Opinion

Beyoncé and her cop critics

Organizers of Beyoncé’s April concert in Tampa, Fla., are having a hard time getting off-duty cops to work security — and the reason is obvious.

The singer has courted controversy with the pro-Black Panther theme of her Super Bowl halftime performance and a Black Lives Matter meme in her latest music video.

The video’s closing scenes feature a kid in a black hoodie dancing before a row of cops — then stretching out his arms, presumably awaiting gunfire. Then the officers put their hands up, and the camera cuts to a brick wall with the graffiti, “Stop Shooting Us.”

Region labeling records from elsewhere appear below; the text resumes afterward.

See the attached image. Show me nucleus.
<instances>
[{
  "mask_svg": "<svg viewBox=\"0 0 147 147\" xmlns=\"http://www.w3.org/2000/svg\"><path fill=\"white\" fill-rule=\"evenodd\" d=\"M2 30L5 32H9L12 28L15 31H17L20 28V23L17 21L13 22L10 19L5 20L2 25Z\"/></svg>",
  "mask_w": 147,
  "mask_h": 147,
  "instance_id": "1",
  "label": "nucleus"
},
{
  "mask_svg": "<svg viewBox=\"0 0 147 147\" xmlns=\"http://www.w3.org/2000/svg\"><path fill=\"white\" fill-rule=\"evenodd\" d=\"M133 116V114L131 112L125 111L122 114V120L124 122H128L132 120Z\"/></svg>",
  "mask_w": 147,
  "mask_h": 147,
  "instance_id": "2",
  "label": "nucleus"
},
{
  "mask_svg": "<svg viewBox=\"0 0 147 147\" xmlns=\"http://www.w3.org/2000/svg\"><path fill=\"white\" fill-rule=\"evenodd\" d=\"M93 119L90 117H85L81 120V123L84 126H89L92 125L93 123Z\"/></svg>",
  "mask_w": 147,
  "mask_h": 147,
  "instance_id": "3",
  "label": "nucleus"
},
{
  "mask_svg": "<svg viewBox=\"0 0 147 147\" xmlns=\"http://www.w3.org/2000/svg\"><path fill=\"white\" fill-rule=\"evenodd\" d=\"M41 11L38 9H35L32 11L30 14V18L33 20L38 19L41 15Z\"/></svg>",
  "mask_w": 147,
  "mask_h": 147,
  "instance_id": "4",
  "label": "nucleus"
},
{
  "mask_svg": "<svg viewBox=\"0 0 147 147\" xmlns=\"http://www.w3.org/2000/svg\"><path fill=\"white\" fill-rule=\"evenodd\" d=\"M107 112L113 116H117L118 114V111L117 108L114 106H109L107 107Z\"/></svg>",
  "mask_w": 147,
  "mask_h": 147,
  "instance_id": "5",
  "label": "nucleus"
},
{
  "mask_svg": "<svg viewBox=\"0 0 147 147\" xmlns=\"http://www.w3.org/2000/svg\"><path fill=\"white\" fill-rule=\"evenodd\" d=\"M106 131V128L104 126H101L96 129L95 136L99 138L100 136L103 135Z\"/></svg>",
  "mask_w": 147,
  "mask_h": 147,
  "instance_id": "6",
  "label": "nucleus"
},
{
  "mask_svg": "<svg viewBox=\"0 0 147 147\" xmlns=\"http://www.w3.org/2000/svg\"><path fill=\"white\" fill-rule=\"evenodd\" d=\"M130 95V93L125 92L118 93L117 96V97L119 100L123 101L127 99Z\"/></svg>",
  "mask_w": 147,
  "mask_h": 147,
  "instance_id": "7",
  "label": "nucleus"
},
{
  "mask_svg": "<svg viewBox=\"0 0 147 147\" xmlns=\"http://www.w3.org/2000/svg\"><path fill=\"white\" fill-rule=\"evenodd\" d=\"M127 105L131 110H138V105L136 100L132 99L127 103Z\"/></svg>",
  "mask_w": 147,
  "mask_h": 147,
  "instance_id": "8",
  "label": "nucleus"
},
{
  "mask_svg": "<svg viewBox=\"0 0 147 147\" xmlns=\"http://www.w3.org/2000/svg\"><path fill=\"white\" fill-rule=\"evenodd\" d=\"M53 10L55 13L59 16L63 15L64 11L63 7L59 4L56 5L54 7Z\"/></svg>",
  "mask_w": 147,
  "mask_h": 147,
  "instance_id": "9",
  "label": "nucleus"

Fine; Queen B can afford to do as she pleases. But when you send a message, you’re inviting the rest of the world to send its own messages right back.

Her halftime stunt has won praise or condemnation from the usual suspects; police unions across the country are calling on members to boycott her shows.

And Tampa cops apparently aren’t eager to collect some off-duty pay for providing concert security.

Tampa PD spokesman Steve Hegarty insists, “We’re going to staff [the concert] because we have a responsibility to do that regardless of how controversial it might be, who the artist might be or the politician might be. . . We’ve still got plenty of time to fill those slots.”

They’ll undoubtedly secure the event because, as Hegarty said, that’s what the police do. When the show does go on, Bey could show some class with a simple “Thank you.”